U.S. attorney in New Orleans quits amid scandal
New Orleans' corruption-busting federal prosecutor resigned Thursday after two top deputies became embroiled in a scandal.
The New York Times
NEW ORLEANS — New Orleans' corruption-busting federal prosecutor resigned Thursday after two top deputies became embroiled in a scandal that threatens to undermine some of his biggest cases and damaged his standing as one of the most popular public officials in a city with a rich history of graft.
U.S. Attorney Jim Letten, whose successful prosecution of a former Louisiana governor and numerous other officials won him bipartisan praise for more than a decade, had been under mounting pressure ever since two veteran prosecutors admitted anonymously posting criticism of judges and comments about cases on a newspaper website.
At a news conference, Letten, 59, gave no reason for his resignation, effective next Tuesday, but said the decision "was ultimately mine."
Despite the dearth of details, everyone knew why he was stepping aside.
Beginning last spring, a series of legal motions had revealed that Letten's senior prosecutors had been making provocative, even pugnacious, comments about active criminal matters and other subjects under aliases at nola.com, the website of The Times-Picayune.
For a team of prosecutors once referred to in the news media as the Untouchables, with a chief who had drawn broad enough popularity that he had survived a party change in the White House, the exposures were stunning.
Last month, the revelations of online misconduct reached Letten's top assistant, Jan Mann. A federal judge, in a scathing 50-page order, broached the possibility of criminal conduct in regard to her online activities, as well as those of another senior prosecutor, Sal Perricone, who resigned in March.
The judge also revealed that another federal prosecutor had expressed suspicions about the comments to his supervisors in 2010.
The exposure of Mann, months after Letten's avowals that Perricone had acted alone, raised doubts about the effectiveness of an internal investigation by the Justice Department.
The revelations could also jeopardize hard-fought convictions — including those last year of police officers involved in post-Katrina killings on the Danziger Bridge — and continuing inquiries such as a bribery investigation that appears to be steadily encircling C. Ray Nagin, the former mayor.
Letten has maintained he knew nothing about his subordinates' online activities, and there has been no evidence to contradict that.

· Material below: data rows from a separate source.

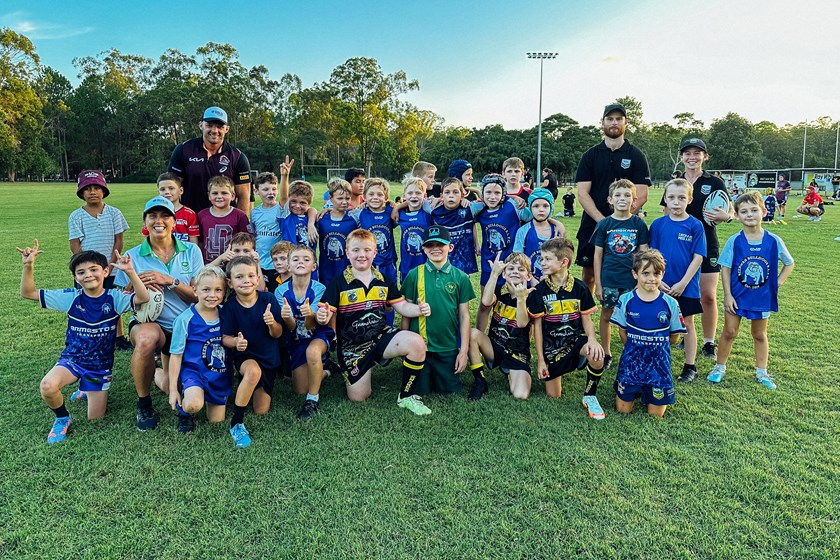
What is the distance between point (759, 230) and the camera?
14.3ft

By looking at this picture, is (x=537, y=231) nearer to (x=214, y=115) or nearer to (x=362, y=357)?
(x=362, y=357)

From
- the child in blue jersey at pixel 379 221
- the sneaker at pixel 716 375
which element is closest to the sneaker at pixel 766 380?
the sneaker at pixel 716 375

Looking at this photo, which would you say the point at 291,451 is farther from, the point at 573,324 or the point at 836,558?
the point at 836,558

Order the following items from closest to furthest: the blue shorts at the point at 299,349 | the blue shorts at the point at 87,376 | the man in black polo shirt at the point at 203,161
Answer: the blue shorts at the point at 87,376
the blue shorts at the point at 299,349
the man in black polo shirt at the point at 203,161

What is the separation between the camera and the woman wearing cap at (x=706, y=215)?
15.7 feet

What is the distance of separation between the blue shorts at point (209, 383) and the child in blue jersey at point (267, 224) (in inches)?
67.9

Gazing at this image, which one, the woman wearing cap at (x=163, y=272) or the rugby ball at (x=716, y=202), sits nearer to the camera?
the woman wearing cap at (x=163, y=272)

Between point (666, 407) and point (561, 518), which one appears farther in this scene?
point (666, 407)

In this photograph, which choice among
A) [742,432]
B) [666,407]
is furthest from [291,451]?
[742,432]

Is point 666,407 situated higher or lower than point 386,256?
lower

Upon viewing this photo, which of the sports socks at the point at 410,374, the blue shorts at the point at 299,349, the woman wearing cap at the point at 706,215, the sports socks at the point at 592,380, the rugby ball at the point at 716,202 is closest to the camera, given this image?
the sports socks at the point at 592,380

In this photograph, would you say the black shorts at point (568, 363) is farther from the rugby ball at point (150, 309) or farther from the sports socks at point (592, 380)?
the rugby ball at point (150, 309)

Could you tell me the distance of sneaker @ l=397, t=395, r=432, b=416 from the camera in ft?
12.5

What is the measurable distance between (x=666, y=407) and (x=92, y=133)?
249 feet
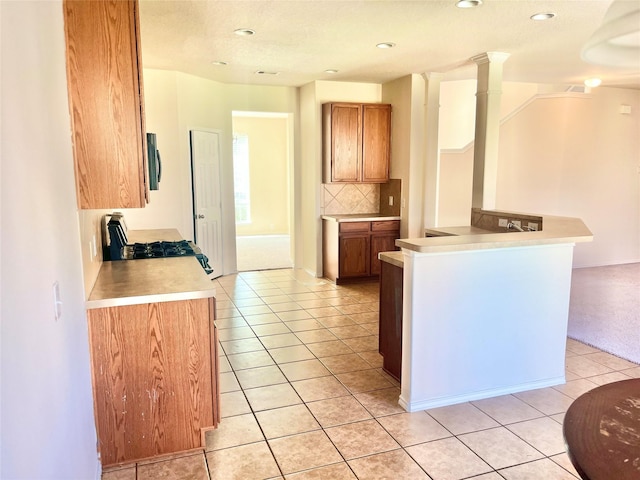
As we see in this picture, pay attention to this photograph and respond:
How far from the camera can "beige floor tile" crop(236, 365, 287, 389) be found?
10.6 ft

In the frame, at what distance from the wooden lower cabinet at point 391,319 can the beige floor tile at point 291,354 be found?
0.65 meters

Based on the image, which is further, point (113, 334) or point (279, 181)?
point (279, 181)

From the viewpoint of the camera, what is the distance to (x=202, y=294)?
233 centimetres

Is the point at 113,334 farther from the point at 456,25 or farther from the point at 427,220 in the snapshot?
the point at 427,220

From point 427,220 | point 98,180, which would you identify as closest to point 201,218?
point 427,220

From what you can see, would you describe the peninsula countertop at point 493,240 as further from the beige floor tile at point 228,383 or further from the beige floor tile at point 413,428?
the beige floor tile at point 228,383

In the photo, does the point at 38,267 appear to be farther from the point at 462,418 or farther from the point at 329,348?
the point at 329,348

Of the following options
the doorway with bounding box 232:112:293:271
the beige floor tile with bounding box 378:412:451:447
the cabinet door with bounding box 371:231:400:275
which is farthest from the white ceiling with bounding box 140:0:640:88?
the doorway with bounding box 232:112:293:271

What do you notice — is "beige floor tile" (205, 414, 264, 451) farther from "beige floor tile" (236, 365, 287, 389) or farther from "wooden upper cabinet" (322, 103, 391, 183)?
"wooden upper cabinet" (322, 103, 391, 183)

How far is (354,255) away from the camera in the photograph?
6.00 m

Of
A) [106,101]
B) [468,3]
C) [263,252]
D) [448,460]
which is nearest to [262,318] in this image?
[448,460]

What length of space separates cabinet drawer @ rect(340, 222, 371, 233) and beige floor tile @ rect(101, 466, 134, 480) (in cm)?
402

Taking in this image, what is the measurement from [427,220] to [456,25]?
2765 mm

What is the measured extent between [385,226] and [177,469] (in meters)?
4.35
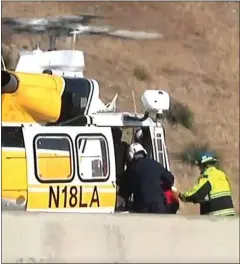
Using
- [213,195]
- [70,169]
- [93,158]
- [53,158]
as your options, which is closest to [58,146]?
[53,158]

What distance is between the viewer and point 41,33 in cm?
2436

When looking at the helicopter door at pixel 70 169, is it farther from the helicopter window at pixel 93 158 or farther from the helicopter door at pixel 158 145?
the helicopter door at pixel 158 145

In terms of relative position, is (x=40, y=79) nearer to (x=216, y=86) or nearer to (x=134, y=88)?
(x=134, y=88)

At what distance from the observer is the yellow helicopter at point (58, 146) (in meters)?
11.0

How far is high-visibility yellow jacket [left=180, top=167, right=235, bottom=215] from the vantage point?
11.3 metres

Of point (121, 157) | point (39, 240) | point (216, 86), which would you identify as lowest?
point (39, 240)

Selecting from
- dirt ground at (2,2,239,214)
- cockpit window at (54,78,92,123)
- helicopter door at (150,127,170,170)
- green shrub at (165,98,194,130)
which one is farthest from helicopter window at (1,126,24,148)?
green shrub at (165,98,194,130)

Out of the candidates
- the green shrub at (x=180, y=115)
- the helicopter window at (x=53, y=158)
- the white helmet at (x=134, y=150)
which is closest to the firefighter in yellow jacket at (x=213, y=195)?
the white helmet at (x=134, y=150)

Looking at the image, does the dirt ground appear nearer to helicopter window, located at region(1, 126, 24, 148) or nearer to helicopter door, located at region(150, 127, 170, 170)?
helicopter door, located at region(150, 127, 170, 170)

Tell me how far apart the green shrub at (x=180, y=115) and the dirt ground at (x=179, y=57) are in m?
0.28

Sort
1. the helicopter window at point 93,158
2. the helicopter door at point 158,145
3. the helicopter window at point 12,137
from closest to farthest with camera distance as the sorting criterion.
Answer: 1. the helicopter window at point 12,137
2. the helicopter window at point 93,158
3. the helicopter door at point 158,145

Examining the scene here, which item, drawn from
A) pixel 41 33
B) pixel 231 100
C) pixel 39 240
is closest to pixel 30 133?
pixel 39 240

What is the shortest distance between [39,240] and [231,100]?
22.6m

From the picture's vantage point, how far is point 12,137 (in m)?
11.1
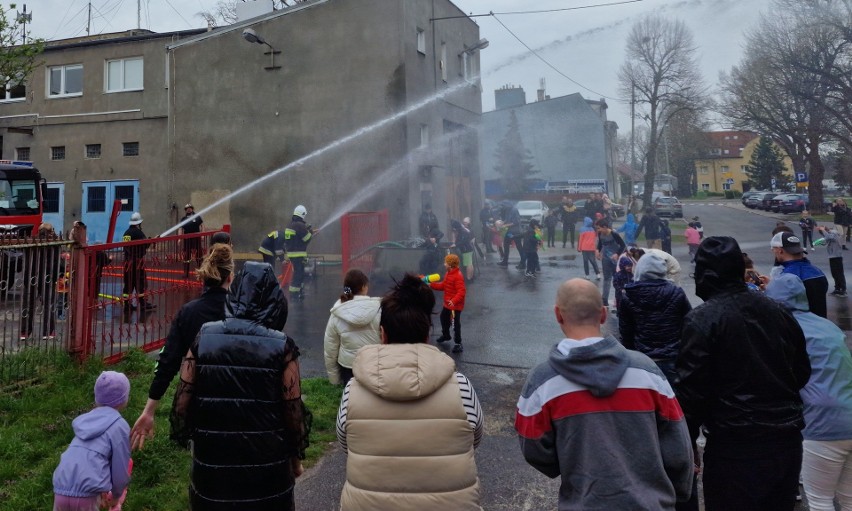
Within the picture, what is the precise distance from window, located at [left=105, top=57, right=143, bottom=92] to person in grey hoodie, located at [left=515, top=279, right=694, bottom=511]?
69.8 feet

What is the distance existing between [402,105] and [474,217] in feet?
24.2

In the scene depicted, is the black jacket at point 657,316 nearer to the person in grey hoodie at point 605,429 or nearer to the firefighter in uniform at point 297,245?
the person in grey hoodie at point 605,429

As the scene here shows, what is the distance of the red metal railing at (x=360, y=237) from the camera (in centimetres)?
1238

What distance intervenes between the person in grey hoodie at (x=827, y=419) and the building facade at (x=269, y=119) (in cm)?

But the problems were beginning to stack up, as he acknowledged Thursday.
"It is essential that the challenges which we take on, and especially our current challenges ... never, ever, ever, under any circumstances threaten to divert or distract us from our sacred mission of protecting the freedom, the property, the lives and the quality of lives of all of our people," he said.
Sen. Mary Landrieu, D-La., commended Letten's "record of rooting out public corruption" but called the decision "a necessary step."
The Department of Justice announced an interim replacement Thursday and named a federal prosecutor from Georgia who will be restarting the investigation into the office's internal problems.
Letten, who has worked in federal law enforcement for nearly three decades, began in his current office as an interim appointment in 2001.
He was well-known, having led the successful prosecution of former Gov. Edwin Edwards on bribery and racketeering charges. (Letten named his dog Rico, after the federal racketeering statute.)
Letten focused on public corruption, a fat target in Louisiana's Eastern District; the FBI office in New Orleans was one of only two in the country to have three public-corruption squads.
Letten successfully prosecuted parish presidents for bribery, sheriffs for mail fraud, mayors for tax evasion, housing-agency officials for embezzlement and contractors for all kinds of things.
If Letten was seen by many as the good cop, Perricone and Mann were seen as the other cops. Both were known and at times criticized for their aggressiveness (Perricone once shoved a defense lawyer after a losing an argument in a judge's chambers.). The now-exposed online commentary of the two — which ripped judges, defendants, fellow prosecutors and politicians, including Obama — seems to corroborate those reputations.
Material from The Associated Press is included in this report.